Kebijakan LPG 3 Kg Tuai Polemik, Apa Kata Dosen Ekonomi Unair

0
18
Kebijakan LPG 3 Kg Tuai Polemik, Apa Kata Dosen Ekonomi Unair
Kebijakan LPG 3 Kg Tuai Polemik, Apa Kata Dosen Ekonomi Unair

Surabaya, JATIMMEDIA.COM – Kebijakan pemerintah terkait pembelian LPG 3 kg sempat menuai polemik di kalangan masyarakat. Kementerian Energi dan Sumber Daya Mineral (ESDM)  awalnya melarang pengecer menjual LPG bersubsidi per 1 Februari 2025 demi subsidi yang tepat sasaran. Namun, aturan ini justru memicu kelangkaan LPG 3 kg di berbagai daerah. Sehingga pemerintah mencabut larangan dan menjadikan pengecer sebagai subpangkalan resmi Pertamina.

DosenFakultas Ekonomi dan Bisnis (FEB) Universitas Airlangga (Unair), Dr Ni Made Sukartini SE MSi MIDEC, turut memberikan pandangannya terhadap kebijakan ini. Dimana ia menjelaskan bahwa LPG 3 kg merupakan komponen energi yang mendukung aktivitas ekonomi, baik untuk konsumsi rumah tangga maupun produksi. Terutama di sektor usaha mikro, kecil, dan menengah (UMKM). Oleh karena itu, pemerintah perlu melakukan penataan subsidi LPG agar lebih tepat sasaran.

Diketahui, pada awal tahun 2025, pemerintah berupaya mengatur distribusi LPG 3 kg dengan mewajibkan pengecer untuk mendaftar Nomor Induk Berusaha (NIB) melalui aplikasi Online Single Submission (OSS).

Menurut Dr Made, kebijakan ini berlaku di masyarakat lebih cepat tanpa adanya proses sosialisasi yang baik. Sehingga penerapannya menuai respons kontra dari pasar. Akibatnya, kelangkaan gas LPG terjadi dengan cepat, khususnya di kota-kota besar yang menjadi pusat aktivitas bisnis.

“Ini merupakan bagian dari proses, yang mana informasi kebijakan pemerintah terkait pengaturan subsidi dan upaya efisiensi subsidi direspons terlalu cepat oleh pelaku-pelaku ekonomi. Hal ini mengakibatkan terjadinya ketidakseimbangan supply dan demand, sehingga memicu munculnya perubahan harga atau isu kelangkaan. Mengingat LPG 3 kg merupakan komoditas ekonomi yang banyak terpakai dalam aktivitas sehari-hari, baik konsumen rumah tangga maupun pelaku usaha,” terang Dr Made.

Lebih lanjut, Dr Made mengatakan bahwa pemerintah perlu mempertimbangkan penerapan sanksi atas pelanggaran untuk memastikan subsidi LPG 3 kg benar-benar tepat sasaran. Pertimbangan kebijakan subsidi LPG 3 kg dapat merujuk pada evaluasi kebocoran subsidi yang terjadi pada subsidi listrik dan BBM pertalite.

#### Data yang Ditampilkan
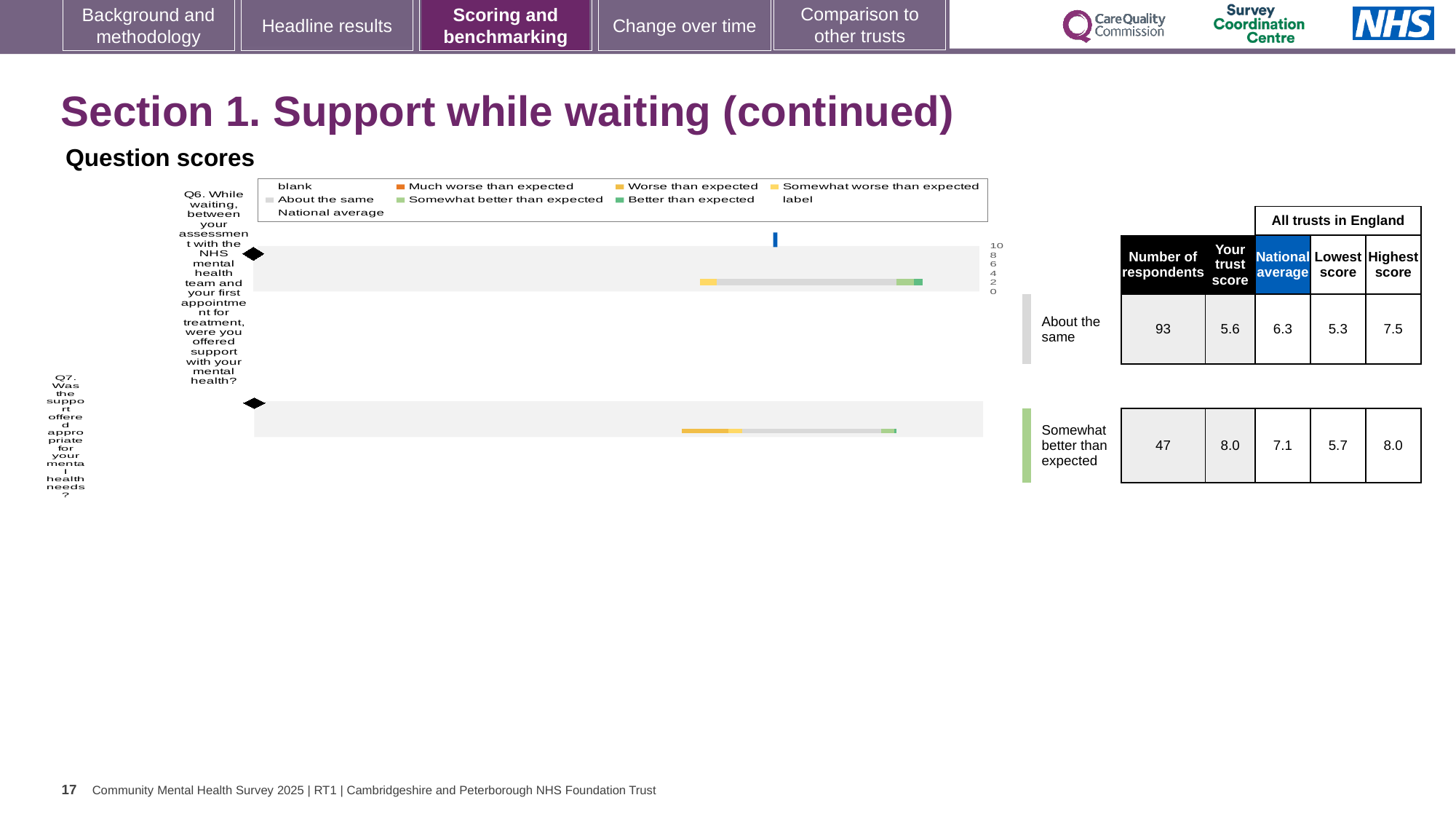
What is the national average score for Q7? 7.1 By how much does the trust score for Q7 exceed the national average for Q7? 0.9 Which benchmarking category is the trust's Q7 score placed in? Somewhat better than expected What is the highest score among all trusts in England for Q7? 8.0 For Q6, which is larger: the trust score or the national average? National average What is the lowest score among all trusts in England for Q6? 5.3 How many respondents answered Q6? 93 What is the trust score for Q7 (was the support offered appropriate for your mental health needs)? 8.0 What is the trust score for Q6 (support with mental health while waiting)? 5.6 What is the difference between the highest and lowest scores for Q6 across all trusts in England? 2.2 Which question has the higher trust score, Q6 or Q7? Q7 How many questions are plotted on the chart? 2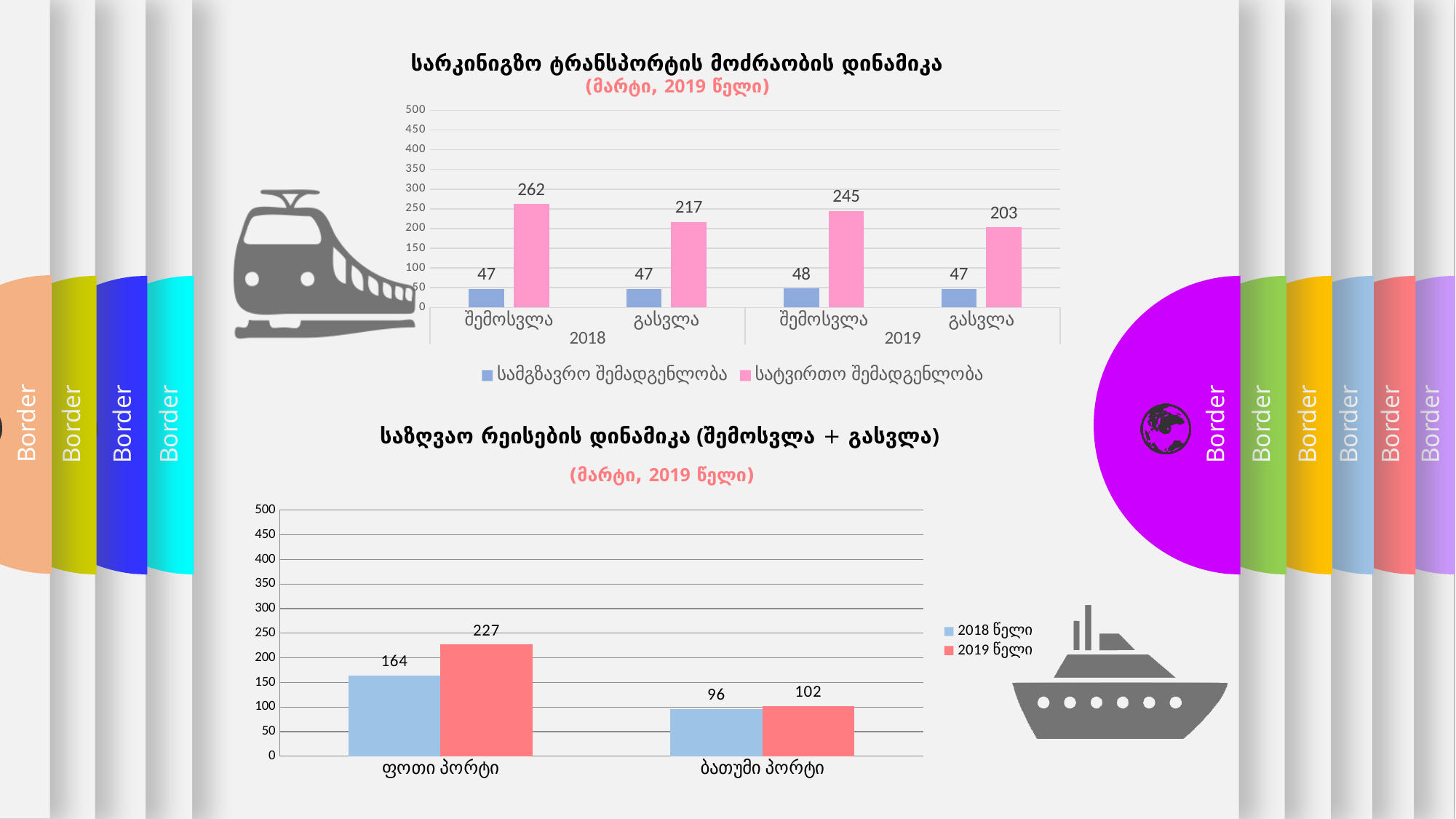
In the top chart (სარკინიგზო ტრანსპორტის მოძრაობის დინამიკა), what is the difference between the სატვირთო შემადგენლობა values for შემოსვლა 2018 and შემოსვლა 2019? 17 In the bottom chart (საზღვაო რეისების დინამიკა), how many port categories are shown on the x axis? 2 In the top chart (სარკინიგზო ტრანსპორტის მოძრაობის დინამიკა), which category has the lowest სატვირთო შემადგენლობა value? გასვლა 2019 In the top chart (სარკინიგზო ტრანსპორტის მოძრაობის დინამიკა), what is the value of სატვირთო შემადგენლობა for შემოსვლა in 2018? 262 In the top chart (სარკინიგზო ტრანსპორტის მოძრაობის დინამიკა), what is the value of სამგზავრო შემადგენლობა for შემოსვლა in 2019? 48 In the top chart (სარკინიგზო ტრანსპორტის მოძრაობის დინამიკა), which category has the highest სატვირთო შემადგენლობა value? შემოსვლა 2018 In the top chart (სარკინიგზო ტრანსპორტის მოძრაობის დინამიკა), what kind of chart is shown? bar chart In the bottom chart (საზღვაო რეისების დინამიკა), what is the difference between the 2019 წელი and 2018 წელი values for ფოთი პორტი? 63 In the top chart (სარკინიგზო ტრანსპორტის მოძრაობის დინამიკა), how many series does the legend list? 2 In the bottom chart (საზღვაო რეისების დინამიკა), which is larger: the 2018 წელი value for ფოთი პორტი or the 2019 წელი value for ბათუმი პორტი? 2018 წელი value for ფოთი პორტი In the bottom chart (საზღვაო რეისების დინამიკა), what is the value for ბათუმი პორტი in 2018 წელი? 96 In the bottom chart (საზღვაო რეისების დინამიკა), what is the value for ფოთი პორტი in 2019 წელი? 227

#### Petunjuk Anda
Salin tanpa perubahan bagian teks tentang kebijakan LPG 3 kg yang dimulai dengan "Menurut Dr Made, kebijakan" dan berlanjut hingga "terang Dr Made.".

#### Jawaban Latihan
Menurut Dr Made, kebijakan ini berlaku di masyarakat lebih cepat tanpa adanya proses sosialisasi yang baik. Sehingga penerapannya menuai respons kontra dari pasar. Akibatnya, kelangkaan gas LPG terjadi dengan cepat, khususnya di kota-kota besar yang menjadi pusat aktivitas bisnis.

“Ini merupakan bagian dari proses, yang mana informasi kebijakan pemerintah terkait pengaturan subsidi dan upaya efisiensi subsidi direspons terlalu cepat oleh pelaku-pelaku ekonomi. Hal ini mengakibatkan terjadinya ketidakseimbangan supply dan demand, sehingga memicu munculnya perubahan harga atau isu kelangkaan. Mengingat LPG 3 kg merupakan komoditas ekonomi yang banyak terpakai dalam aktivitas sehari-hari, baik konsumen rumah tangga maupun pelaku usaha,” terang Dr Made.